(Scene question records)
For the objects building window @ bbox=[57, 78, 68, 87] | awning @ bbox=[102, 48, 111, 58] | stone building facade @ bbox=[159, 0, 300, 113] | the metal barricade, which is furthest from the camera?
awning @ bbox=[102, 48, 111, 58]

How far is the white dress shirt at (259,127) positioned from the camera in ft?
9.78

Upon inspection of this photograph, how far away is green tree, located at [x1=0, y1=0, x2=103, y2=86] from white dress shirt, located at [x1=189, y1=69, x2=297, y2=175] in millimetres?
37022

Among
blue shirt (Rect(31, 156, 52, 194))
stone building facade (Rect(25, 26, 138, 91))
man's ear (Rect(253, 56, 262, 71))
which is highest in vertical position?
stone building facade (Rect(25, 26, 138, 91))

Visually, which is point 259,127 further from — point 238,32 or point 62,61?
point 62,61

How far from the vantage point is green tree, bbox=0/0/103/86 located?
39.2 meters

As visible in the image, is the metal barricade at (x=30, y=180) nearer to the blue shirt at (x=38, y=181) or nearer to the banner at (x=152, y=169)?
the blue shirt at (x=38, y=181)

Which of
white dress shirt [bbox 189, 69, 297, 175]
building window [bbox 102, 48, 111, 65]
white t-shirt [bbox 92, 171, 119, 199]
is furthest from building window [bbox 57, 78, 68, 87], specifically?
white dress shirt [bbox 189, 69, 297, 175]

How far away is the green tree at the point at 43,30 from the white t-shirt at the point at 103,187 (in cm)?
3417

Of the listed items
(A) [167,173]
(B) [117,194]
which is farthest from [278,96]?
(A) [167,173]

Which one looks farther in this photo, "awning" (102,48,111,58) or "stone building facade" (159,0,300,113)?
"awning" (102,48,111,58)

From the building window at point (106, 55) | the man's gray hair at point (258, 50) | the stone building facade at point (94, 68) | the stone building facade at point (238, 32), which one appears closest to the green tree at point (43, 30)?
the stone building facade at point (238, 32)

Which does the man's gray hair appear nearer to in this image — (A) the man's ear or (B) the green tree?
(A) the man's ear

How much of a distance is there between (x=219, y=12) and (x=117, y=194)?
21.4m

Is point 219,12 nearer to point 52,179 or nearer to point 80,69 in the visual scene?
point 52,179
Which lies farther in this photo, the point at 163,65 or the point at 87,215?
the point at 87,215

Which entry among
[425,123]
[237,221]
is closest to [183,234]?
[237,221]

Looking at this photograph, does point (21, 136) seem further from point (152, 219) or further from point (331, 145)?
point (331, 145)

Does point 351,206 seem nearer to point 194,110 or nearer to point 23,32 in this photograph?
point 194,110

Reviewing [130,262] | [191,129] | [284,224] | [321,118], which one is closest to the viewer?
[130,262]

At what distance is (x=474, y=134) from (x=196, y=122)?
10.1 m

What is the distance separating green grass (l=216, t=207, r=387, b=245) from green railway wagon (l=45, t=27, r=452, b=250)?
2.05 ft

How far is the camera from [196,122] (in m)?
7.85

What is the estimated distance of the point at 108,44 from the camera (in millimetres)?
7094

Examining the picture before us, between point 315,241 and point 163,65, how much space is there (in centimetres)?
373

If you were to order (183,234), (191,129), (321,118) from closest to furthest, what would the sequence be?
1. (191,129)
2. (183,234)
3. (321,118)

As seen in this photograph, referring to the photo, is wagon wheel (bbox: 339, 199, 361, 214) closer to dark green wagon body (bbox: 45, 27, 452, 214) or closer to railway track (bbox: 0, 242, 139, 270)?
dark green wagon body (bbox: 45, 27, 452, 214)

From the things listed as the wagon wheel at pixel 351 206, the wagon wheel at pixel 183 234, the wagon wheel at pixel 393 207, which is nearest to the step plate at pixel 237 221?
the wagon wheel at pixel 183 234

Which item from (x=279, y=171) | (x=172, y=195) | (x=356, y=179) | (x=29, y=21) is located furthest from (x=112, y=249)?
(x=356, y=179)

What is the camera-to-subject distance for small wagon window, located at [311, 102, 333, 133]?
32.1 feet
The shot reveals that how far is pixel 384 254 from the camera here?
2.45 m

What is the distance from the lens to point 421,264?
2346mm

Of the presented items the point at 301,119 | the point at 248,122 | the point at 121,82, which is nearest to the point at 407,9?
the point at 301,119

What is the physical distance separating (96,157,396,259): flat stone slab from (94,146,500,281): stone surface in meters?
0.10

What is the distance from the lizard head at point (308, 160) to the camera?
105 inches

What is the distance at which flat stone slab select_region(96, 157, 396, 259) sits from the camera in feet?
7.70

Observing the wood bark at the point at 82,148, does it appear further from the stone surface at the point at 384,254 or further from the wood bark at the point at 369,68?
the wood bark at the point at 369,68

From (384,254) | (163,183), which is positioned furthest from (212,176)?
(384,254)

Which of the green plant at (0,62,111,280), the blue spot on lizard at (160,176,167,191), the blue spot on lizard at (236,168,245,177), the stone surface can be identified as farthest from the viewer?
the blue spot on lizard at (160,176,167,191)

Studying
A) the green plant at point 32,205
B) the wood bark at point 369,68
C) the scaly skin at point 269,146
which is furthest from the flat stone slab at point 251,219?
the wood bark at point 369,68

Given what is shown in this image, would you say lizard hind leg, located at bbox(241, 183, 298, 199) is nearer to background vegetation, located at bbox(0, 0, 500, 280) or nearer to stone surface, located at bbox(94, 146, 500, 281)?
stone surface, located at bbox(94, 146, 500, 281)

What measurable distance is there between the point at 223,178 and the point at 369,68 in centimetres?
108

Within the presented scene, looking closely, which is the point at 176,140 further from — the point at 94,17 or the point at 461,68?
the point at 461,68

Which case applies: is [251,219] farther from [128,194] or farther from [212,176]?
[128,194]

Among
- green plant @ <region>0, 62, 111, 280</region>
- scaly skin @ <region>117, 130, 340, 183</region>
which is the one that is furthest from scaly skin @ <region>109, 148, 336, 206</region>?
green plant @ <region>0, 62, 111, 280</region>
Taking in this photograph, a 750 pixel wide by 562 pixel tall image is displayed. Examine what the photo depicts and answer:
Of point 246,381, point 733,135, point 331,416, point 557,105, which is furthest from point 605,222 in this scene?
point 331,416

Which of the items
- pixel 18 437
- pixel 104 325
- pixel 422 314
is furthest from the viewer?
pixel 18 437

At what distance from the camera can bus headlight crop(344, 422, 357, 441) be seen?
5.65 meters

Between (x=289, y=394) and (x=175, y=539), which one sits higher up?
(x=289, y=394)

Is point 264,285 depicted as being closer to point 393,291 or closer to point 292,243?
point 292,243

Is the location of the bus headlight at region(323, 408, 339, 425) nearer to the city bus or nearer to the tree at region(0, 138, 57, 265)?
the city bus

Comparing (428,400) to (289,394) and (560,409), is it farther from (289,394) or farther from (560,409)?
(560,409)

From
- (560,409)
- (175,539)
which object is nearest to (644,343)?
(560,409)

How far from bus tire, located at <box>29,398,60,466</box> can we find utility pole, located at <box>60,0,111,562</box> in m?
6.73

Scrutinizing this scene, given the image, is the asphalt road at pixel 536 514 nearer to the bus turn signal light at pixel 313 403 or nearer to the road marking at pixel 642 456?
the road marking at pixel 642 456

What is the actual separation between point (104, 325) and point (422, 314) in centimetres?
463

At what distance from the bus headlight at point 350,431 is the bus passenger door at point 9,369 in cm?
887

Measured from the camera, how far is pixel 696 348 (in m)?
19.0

#### What to do:
Find the line containing "How far from bus", then output it and every line after it to the end of the data, exactly.

#### Response:
How far from bus tire, located at <box>29,398,60,466</box> can we find utility pole, located at <box>60,0,111,562</box> in m?
6.73

Scrutinizing this scene, given the image, is the asphalt road at pixel 536 514 nearer to the bus turn signal light at pixel 313 403 or nearer to the road marking at pixel 642 456?
the road marking at pixel 642 456

What is the actual separation between point (104, 325) and point (422, 314) in centimetres?
463

At what distance from the bus headlight at point 350,431 is the bus passenger door at point 9,369 in cm?
887

Measured from the camera, how far is pixel 696 348 (in m)?
19.0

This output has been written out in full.